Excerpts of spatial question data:
+ + + + + + +
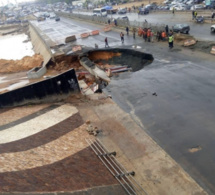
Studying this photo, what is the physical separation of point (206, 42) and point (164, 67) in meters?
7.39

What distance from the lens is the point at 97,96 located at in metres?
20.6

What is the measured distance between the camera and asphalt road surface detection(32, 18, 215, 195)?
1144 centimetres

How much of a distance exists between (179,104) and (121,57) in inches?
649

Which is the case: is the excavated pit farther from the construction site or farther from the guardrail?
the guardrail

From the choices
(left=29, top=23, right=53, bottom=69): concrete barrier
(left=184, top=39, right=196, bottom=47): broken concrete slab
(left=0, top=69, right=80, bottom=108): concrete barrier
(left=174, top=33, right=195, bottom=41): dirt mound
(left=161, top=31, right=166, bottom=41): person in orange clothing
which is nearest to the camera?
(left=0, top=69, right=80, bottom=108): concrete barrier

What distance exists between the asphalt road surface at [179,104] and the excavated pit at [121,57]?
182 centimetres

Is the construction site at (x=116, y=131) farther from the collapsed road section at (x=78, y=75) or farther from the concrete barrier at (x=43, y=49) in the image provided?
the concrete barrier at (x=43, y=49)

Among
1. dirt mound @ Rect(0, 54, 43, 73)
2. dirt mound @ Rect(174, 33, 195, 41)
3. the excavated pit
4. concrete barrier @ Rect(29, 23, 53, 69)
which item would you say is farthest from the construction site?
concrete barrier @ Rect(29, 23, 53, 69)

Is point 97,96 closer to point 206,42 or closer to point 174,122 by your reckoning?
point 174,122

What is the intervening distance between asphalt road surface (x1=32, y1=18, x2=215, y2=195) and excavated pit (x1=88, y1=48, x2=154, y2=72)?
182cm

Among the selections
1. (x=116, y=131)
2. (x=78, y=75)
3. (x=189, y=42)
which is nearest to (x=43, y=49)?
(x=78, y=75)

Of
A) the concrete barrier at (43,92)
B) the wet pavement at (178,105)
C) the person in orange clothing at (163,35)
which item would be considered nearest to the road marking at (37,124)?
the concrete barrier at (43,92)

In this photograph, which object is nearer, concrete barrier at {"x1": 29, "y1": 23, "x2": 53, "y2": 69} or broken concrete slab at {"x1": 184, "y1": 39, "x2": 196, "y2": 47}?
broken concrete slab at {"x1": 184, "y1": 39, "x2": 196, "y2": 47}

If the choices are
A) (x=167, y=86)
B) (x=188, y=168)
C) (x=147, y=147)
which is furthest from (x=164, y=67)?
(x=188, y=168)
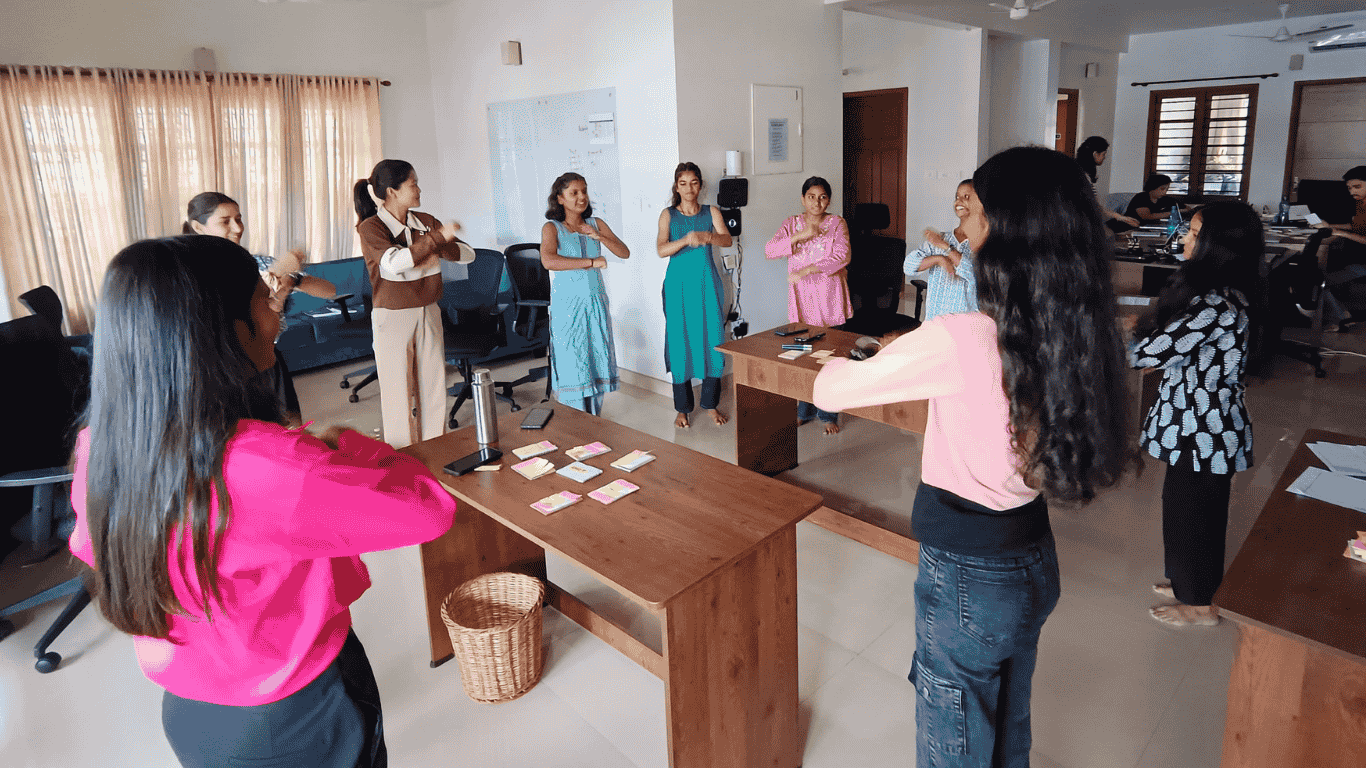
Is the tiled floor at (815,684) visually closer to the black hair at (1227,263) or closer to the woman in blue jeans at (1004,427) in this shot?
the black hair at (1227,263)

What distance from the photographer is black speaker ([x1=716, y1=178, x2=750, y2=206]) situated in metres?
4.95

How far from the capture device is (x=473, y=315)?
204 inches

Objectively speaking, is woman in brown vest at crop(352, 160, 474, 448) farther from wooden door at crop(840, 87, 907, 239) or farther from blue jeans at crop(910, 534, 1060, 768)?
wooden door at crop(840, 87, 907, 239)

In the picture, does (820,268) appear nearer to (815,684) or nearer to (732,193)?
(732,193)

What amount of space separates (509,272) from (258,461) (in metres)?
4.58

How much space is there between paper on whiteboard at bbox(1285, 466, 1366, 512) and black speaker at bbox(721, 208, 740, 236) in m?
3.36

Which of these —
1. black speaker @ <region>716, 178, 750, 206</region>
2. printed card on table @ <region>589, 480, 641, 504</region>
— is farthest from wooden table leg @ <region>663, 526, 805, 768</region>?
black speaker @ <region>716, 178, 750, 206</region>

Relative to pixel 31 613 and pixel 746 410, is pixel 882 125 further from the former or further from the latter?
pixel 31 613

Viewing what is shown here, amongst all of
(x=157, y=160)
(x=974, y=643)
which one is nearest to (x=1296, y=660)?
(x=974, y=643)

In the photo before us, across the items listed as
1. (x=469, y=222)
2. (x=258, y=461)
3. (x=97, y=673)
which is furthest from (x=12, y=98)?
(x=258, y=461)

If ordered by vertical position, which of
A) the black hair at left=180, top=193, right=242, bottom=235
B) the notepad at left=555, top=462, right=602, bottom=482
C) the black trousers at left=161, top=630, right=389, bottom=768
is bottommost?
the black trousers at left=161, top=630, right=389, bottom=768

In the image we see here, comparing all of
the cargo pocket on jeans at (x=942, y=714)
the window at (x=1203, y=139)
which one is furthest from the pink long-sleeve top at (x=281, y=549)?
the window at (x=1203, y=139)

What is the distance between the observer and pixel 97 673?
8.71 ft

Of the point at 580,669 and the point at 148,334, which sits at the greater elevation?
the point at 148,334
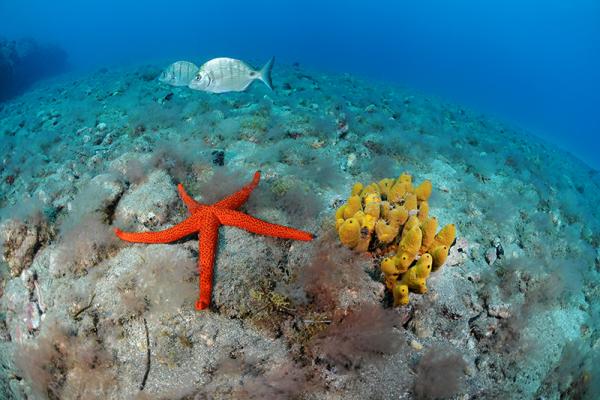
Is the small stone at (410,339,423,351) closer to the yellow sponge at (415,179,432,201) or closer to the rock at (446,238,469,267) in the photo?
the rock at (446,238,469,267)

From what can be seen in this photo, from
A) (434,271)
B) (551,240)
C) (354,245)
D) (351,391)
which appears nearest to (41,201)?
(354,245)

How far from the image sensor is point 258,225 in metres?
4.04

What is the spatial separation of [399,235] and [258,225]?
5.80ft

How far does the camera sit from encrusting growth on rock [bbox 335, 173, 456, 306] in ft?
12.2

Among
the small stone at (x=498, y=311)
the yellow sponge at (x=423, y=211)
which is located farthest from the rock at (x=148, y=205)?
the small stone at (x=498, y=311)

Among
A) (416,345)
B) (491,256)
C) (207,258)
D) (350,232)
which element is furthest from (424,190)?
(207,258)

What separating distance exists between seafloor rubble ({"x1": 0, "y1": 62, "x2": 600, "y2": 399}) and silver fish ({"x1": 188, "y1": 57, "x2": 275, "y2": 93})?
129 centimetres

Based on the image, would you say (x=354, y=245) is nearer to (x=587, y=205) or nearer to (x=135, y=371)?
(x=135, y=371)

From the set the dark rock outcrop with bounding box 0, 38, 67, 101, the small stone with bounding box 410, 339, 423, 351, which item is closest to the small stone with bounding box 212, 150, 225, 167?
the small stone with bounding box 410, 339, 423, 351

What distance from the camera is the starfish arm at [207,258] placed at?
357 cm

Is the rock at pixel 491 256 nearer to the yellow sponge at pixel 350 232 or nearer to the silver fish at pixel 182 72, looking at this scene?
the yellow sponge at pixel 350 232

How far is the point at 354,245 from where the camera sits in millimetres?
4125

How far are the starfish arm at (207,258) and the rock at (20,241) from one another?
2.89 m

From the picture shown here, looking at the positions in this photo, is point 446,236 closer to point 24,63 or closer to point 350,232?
+ + + + + + +
Rewrite the lines of all the items above as a numbered list, leaving out blank lines and the pictures.

1. Studying this photo, what is the physical separation of point (206, 42) and point (164, 67) in meters?
2. 7.39
3. What distance from the lens is the point at 97,96 located at in metres?
4. 20.6
5. What is the measured distance between the camera and asphalt road surface detection(32, 18, 215, 195)?
6. 1144 centimetres
7. How much of a distance exists between (179,104) and (121,57) in inches?
8. 649
9. Which is the case: is the excavated pit farther from the construction site or farther from the guardrail?
10. the guardrail
11. From the choices
12. (left=29, top=23, right=53, bottom=69): concrete barrier
13. (left=184, top=39, right=196, bottom=47): broken concrete slab
14. (left=0, top=69, right=80, bottom=108): concrete barrier
15. (left=174, top=33, right=195, bottom=41): dirt mound
16. (left=161, top=31, right=166, bottom=41): person in orange clothing
17. which is nearest to the camera?
18. (left=0, top=69, right=80, bottom=108): concrete barrier
19. What distance exists between the asphalt road surface at [179,104] and the excavated pit at [121,57]?
20. 182 centimetres
21. Is the construction site at (x=116, y=131) farther from the collapsed road section at (x=78, y=75) or farther from the concrete barrier at (x=43, y=49) in the image provided?
22. the concrete barrier at (x=43, y=49)
23. Among
24. 1. dirt mound @ Rect(0, 54, 43, 73)
25. 2. dirt mound @ Rect(174, 33, 195, 41)
26. 3. the excavated pit
27. 4. concrete barrier @ Rect(29, 23, 53, 69)
28. which item would you say is farthest from the construction site?
29. concrete barrier @ Rect(29, 23, 53, 69)
30. Is point 97,96 closer to point 206,42 or closer to point 174,122 by your reckoning?
31. point 174,122
32. What is the intervening distance between asphalt road surface (x1=32, y1=18, x2=215, y2=195) and excavated pit (x1=88, y1=48, x2=154, y2=72)?
33. 182cm
34. Among the selections
35. 1. (x=116, y=131)
36. 2. (x=78, y=75)
37. 3. (x=189, y=42)
38. which is nearest to (x=43, y=49)?
39. (x=78, y=75)
40. Of
41. A) the concrete barrier at (43,92)
42. B) the wet pavement at (178,105)
43. C) the person in orange clothing at (163,35)
44. which item would be considered nearest to the road marking at (37,124)?
45. the concrete barrier at (43,92)
46. In this photograph, which object is nearer, concrete barrier at {"x1": 29, "y1": 23, "x2": 53, "y2": 69} or broken concrete slab at {"x1": 184, "y1": 39, "x2": 196, "y2": 47}?
47. broken concrete slab at {"x1": 184, "y1": 39, "x2": 196, "y2": 47}
48. If the choices are
49. A) (x=167, y=86)
50. B) (x=188, y=168)
51. C) (x=147, y=147)
52. which is furthest from (x=164, y=67)?
53. (x=188, y=168)
54. Is the tiled floor at (815,684) visually closer to the black hair at (1227,263) or closer to the woman in blue jeans at (1004,427) in this shot?
55. the black hair at (1227,263)
56. What distance from the photographer is black speaker ([x1=716, y1=178, x2=750, y2=206]) situated in metres?
57. 4.95
58. How far from the capture device is (x=473, y=315)?
59. 204 inches
60. Objectively speaking, is woman in brown vest at crop(352, 160, 474, 448) farther from wooden door at crop(840, 87, 907, 239) or farther from blue jeans at crop(910, 534, 1060, 768)?
61. wooden door at crop(840, 87, 907, 239)
62. In the picture, does (820,268) appear nearer to (815,684) or nearer to (732,193)?
63. (732,193)
64. What amount of space separates (509,272) from (258,461) (in metres)?
65. 4.58
66. How much space is there between paper on whiteboard at bbox(1285, 466, 1366, 512) and black speaker at bbox(721, 208, 740, 236) in m?
67. 3.36
68. Which of these —
69. 1. black speaker @ <region>716, 178, 750, 206</region>
70. 2. printed card on table @ <region>589, 480, 641, 504</region>
71. — is farthest from wooden table leg @ <region>663, 526, 805, 768</region>?
72. black speaker @ <region>716, 178, 750, 206</region>
73. Relative to pixel 31 613 and pixel 746 410, is pixel 882 125 further from the former or further from the latter?
74. pixel 31 613
75. Viewing what is shown here, amongst all of
76. (x=157, y=160)
77. (x=974, y=643)
78. which one is nearest to (x=1296, y=660)?
79. (x=974, y=643)
80. In the photo before us, across the items listed as
81. 1. (x=469, y=222)
82. 2. (x=258, y=461)
83. 3. (x=97, y=673)
84. which is furthest from (x=12, y=98)?
85. (x=258, y=461)
86. If ordered by vertical position, which of
87. A) the black hair at left=180, top=193, right=242, bottom=235
88. B) the notepad at left=555, top=462, right=602, bottom=482
89. C) the black trousers at left=161, top=630, right=389, bottom=768
90. is bottommost?
91. the black trousers at left=161, top=630, right=389, bottom=768
92. In the image we see here, comparing all of
93. the cargo pocket on jeans at (x=942, y=714)
94. the window at (x=1203, y=139)
95. which one is furthest from the pink long-sleeve top at (x=281, y=549)?
96. the window at (x=1203, y=139)
97. What is the distance between the observer and pixel 97 673?
98. 8.71 ft
99. Of the point at 580,669 and the point at 148,334, which sits at the greater elevation?
100. the point at 148,334
101. Is the small stone at (410,339,423,351) closer to the yellow sponge at (415,179,432,201) or closer to the rock at (446,238,469,267) in the photo?
102. the rock at (446,238,469,267)
103. From what can be seen in this photo, from
104. A) (434,271)
105. B) (551,240)
106. C) (354,245)
107. D) (351,391)
108. which appears nearest to (41,201)?
109. (354,245)
110. How far from the image sensor is point 258,225 in metres?
111. 4.04
112. What is the spatial separation of [399,235] and [258,225]?
113. 5.80ft
114. How far does the camera sit from encrusting growth on rock [bbox 335, 173, 456, 306] in ft?
115. 12.2
116. Among
117. the small stone at (x=498, y=311)
118. the yellow sponge at (x=423, y=211)
119. which is located farthest from the rock at (x=148, y=205)?
120. the small stone at (x=498, y=311)
121. Among
122. A) (416,345)
123. B) (491,256)
124. C) (207,258)
125. D) (350,232)
126. which element is furthest from (424,190)?
127. (207,258)
128. What separating distance exists between seafloor rubble ({"x1": 0, "y1": 62, "x2": 600, "y2": 399}) and silver fish ({"x1": 188, "y1": 57, "x2": 275, "y2": 93})?
129. 129 centimetres
130. Based on the image, would you say (x=354, y=245) is nearer to (x=587, y=205) or nearer to (x=135, y=371)?
131. (x=135, y=371)
132. From the set the dark rock outcrop with bounding box 0, 38, 67, 101, the small stone with bounding box 410, 339, 423, 351, which item is closest to the small stone with bounding box 212, 150, 225, 167?
133. the small stone with bounding box 410, 339, 423, 351
134. What distance from the camera is the starfish arm at [207,258] placed at?
135. 357 cm
136. Is the rock at pixel 491 256 nearer to the yellow sponge at pixel 350 232 or nearer to the silver fish at pixel 182 72, looking at this scene?
137. the yellow sponge at pixel 350 232
138. How far is the point at 354,245 from where the camera sits in millimetres?
139. 4125
140. How far are the starfish arm at (207,258) and the rock at (20,241) from one another?
141. 2.89 m
142. From the picture shown here, looking at the positions in this photo, is point 446,236 closer to point 24,63 or closer to point 350,232?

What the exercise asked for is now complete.